# WHAT IS EXPECTED:
Below are some records. Reproduce them exactly from their first line through the line with "young present: 0%", inclusive.

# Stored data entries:
^^^^^^^^

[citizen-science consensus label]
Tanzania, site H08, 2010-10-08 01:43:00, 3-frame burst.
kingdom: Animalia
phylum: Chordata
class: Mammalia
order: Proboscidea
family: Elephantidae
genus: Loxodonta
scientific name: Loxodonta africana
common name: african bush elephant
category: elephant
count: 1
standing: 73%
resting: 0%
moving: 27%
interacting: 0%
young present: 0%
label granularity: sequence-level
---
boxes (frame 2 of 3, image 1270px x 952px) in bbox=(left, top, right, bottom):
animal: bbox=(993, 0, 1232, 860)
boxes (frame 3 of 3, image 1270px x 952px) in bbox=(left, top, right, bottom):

^^^^^^^^

# RESULT OF THIS EXERCISE:
[citizen-science consensus label]
Tanzania, site H08, 2010-10-08 01:43:00, 3-frame burst.
kingdom: Animalia
phylum: Chordata
class: Mammalia
order: Proboscidea
family: Elephantidae
genus: Loxodonta
scientific name: Loxodonta africana
common name: african bush elephant
category: elephant
count: 1
standing: 73%
resting: 0%
moving: 27%
interacting: 0%
young present: 0%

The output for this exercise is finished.